DEFICIT TO REACH $1.8 TRILLION…. The news from the Congressional Budget Office is discouraging, but hardly surprising.

The worsening economy is responsible for the even deeper fiscal mess inherited by Obama. As an illustration, CBO says that the deficit for the current budget year, which began Oct. 1, will top $1.8 trillion, $93 billion more than foreseen by the White House.

The 2009 deficit, fueled by the $700 billion Wall Street bailout and diving tax revenues stemming from the worsening recession, is four times the previous $459 billion record set just last year.

The CBO’s estimate for 2010 is worse as well, with a deficit of almost $1.4 trillion expected under administration policies, about $200 billion more than predicted by Obama.

By the end of the decade, the deficit under Obama’s blueprint would go back up to $1.2 trillion.

Long-term deficit predictions have proven notoriously fickle — George W. Bush inherited flawed projections of a 10-year, $5.6 trillion surplus and instead produced record deficits — and if the economy outperforms CBO’s expectations, the deficits could prove significantly smaller.

And that last point is of particular interest. The AP report emphasizes deficit projections over the next 10 years, and refers to “dangerously high” budget shortfalls a decade from now. The same piece “throw a major monkey wrench into efforts to enact Obama’s budget.”

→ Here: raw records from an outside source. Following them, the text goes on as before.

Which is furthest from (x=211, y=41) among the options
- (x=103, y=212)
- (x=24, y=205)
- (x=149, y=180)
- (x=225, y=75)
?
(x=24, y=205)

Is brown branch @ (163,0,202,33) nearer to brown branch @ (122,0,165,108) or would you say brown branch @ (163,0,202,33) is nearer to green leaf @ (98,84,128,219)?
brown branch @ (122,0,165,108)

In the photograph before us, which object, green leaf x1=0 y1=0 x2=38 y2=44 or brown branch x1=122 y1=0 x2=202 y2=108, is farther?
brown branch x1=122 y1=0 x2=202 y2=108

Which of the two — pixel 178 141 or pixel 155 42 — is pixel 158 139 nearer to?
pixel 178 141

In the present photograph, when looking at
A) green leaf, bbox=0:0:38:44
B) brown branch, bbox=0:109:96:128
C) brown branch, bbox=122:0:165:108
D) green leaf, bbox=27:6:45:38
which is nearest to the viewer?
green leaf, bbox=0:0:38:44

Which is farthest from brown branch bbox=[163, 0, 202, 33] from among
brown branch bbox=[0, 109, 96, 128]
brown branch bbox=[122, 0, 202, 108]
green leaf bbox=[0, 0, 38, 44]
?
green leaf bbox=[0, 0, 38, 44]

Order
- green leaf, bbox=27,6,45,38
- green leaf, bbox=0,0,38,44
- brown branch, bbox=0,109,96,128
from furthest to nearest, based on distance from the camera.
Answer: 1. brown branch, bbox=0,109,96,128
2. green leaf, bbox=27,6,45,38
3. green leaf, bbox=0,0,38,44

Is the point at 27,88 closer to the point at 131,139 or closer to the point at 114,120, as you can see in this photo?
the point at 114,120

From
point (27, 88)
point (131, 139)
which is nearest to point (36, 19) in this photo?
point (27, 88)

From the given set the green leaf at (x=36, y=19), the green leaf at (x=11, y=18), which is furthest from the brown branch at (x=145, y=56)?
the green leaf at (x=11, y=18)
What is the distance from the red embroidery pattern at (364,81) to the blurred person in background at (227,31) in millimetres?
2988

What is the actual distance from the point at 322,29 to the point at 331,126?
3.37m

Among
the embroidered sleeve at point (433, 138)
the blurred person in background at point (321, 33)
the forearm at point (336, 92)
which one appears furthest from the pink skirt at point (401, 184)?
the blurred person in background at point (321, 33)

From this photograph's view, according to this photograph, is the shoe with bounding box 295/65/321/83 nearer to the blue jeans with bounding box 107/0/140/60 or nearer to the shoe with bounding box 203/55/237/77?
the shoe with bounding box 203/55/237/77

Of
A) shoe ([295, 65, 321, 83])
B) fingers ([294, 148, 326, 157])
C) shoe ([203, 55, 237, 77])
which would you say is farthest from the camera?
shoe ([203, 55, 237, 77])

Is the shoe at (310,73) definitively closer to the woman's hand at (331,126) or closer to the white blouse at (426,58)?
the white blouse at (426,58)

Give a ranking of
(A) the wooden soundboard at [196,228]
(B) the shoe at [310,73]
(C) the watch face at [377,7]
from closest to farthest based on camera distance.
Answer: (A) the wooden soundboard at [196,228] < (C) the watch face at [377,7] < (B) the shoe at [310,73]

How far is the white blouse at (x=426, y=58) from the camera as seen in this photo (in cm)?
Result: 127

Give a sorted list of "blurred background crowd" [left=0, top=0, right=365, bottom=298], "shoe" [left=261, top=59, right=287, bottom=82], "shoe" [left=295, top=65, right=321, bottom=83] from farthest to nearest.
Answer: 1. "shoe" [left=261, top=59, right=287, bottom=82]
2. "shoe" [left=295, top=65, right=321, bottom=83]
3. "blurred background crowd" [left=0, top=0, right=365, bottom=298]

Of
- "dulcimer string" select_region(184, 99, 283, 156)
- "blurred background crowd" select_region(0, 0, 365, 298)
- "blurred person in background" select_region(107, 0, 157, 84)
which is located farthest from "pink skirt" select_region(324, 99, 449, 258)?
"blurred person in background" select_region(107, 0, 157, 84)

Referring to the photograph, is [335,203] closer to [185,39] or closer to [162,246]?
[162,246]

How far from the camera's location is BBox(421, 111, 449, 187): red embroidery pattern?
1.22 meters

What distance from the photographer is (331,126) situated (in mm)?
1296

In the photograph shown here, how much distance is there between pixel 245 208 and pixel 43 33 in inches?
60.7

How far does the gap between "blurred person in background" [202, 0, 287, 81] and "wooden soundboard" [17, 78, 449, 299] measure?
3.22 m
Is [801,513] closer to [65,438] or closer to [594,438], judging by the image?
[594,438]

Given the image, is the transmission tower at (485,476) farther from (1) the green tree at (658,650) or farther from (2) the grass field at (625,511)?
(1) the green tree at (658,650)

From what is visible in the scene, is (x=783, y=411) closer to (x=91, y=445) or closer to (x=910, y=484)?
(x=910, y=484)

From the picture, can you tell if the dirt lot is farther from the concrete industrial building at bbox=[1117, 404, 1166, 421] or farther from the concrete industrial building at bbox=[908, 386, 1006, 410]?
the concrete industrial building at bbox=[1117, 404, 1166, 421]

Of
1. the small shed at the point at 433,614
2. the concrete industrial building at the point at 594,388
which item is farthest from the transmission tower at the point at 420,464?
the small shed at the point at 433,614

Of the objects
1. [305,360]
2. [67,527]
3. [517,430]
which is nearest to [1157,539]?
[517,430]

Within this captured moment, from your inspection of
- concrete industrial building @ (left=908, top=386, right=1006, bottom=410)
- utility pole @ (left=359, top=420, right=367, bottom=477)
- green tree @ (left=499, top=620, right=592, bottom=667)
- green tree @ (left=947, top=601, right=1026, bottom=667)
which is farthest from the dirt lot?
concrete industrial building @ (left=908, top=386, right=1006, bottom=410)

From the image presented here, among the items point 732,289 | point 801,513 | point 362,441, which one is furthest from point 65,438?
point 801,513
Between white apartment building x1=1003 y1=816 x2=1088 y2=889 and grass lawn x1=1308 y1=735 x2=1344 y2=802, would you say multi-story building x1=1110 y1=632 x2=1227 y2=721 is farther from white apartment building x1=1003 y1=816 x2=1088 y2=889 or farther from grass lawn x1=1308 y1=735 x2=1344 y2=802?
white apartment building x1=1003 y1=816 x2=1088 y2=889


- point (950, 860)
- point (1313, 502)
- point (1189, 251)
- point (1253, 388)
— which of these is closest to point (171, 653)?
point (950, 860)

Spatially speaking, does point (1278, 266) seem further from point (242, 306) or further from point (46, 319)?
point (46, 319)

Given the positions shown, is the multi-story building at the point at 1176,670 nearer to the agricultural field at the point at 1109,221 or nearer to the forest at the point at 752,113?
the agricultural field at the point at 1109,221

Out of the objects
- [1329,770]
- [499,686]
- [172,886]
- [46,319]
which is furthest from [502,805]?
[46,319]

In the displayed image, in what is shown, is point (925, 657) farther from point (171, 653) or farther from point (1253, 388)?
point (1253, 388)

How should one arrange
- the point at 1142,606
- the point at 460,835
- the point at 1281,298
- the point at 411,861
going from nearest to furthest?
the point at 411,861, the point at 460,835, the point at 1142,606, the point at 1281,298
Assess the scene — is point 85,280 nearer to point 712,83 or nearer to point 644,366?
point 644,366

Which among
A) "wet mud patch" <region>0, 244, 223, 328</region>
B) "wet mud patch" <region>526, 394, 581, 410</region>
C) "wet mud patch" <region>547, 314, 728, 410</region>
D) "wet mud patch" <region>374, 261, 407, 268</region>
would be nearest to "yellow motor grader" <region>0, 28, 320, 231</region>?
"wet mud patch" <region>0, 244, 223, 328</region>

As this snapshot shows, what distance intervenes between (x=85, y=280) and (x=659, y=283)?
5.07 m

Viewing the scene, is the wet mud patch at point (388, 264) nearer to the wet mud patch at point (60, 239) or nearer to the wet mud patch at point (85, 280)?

I was on a conference call with OMB Director Peter Orszag this afternoon, and he doesn’t see it that way. Orszag emphasized the “uncertainty” in long-term projections, and doesn’t believe there’s any reason to scale back on the budget blueprint currently before Congress. This is especially true, he said, of the health care reform efforts, which the administration believes can be budget neutral over the long term.

What’s more, the Washington Post‘s Steven Pearlstein responded to the CBO numbers by explaining that the projections confirm that “the recession is worse than they thought when they did these things last time,” and thus it is “more urgent … for us to spend more money to stimulate the economy.”